Prompt: Return the records, each one exactly as written.

The data:

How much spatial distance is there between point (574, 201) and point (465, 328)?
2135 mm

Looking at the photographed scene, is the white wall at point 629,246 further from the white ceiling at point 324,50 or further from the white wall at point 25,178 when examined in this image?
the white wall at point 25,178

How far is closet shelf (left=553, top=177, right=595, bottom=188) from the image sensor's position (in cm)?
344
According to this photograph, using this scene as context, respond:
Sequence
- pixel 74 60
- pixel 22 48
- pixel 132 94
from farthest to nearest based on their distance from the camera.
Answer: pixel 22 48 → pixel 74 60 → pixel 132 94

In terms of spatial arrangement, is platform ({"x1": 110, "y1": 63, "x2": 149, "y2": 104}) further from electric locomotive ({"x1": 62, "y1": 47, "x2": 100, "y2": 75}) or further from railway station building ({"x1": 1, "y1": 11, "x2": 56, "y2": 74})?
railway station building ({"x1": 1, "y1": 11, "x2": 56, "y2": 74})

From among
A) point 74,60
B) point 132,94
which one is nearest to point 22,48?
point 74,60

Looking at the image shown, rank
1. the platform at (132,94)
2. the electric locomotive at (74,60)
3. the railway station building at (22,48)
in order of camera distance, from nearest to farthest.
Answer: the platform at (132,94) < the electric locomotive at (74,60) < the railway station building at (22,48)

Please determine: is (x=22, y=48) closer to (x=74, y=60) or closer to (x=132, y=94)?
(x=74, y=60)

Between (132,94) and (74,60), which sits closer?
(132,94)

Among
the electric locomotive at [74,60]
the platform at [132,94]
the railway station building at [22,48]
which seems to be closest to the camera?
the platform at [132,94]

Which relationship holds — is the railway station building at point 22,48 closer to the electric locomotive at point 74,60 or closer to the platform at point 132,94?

Worked answer:
How much spatial distance is there between point (574, 201) and point (465, 328)?
2135 mm

Looking at the photographed scene, is the white wall at point 629,246 further from the white ceiling at point 324,50 or further from the white wall at point 25,178 when examined in this image?
the white wall at point 25,178

How far is closet shelf (left=553, top=177, right=595, bottom=188) from the image sensor's position (in cm)?
344
According to this photograph, using this scene as context, respond:
Sequence
- pixel 74 60
- pixel 22 48
- pixel 132 94
from farthest to nearest based on their distance from the camera.
Answer: pixel 22 48 → pixel 74 60 → pixel 132 94

In terms of spatial arrangement, is platform ({"x1": 110, "y1": 63, "x2": 149, "y2": 104}) further from electric locomotive ({"x1": 62, "y1": 47, "x2": 100, "y2": 75}) or further from railway station building ({"x1": 1, "y1": 11, "x2": 56, "y2": 74})?
railway station building ({"x1": 1, "y1": 11, "x2": 56, "y2": 74})

From among
A) point 74,60
B) point 132,94
which one is nearest to point 22,48?
point 74,60

Looking at the image shown, rank
1. the platform at (132,94)
2. the electric locomotive at (74,60)
3. the railway station building at (22,48)
in order of camera distance, from nearest to farthest.
Answer: the platform at (132,94) < the electric locomotive at (74,60) < the railway station building at (22,48)

Please determine: is (x=22, y=48) closer to (x=74, y=60) or closer to (x=132, y=94)?
(x=74, y=60)

Between (132,94) and (74,60), which sits closer?
(132,94)

Among
the electric locomotive at [74,60]
the platform at [132,94]
the railway station building at [22,48]
which seems to be closest to the camera?
the platform at [132,94]

Which relationship holds — is the railway station building at point 22,48 closer to the electric locomotive at point 74,60 or closer to the platform at point 132,94?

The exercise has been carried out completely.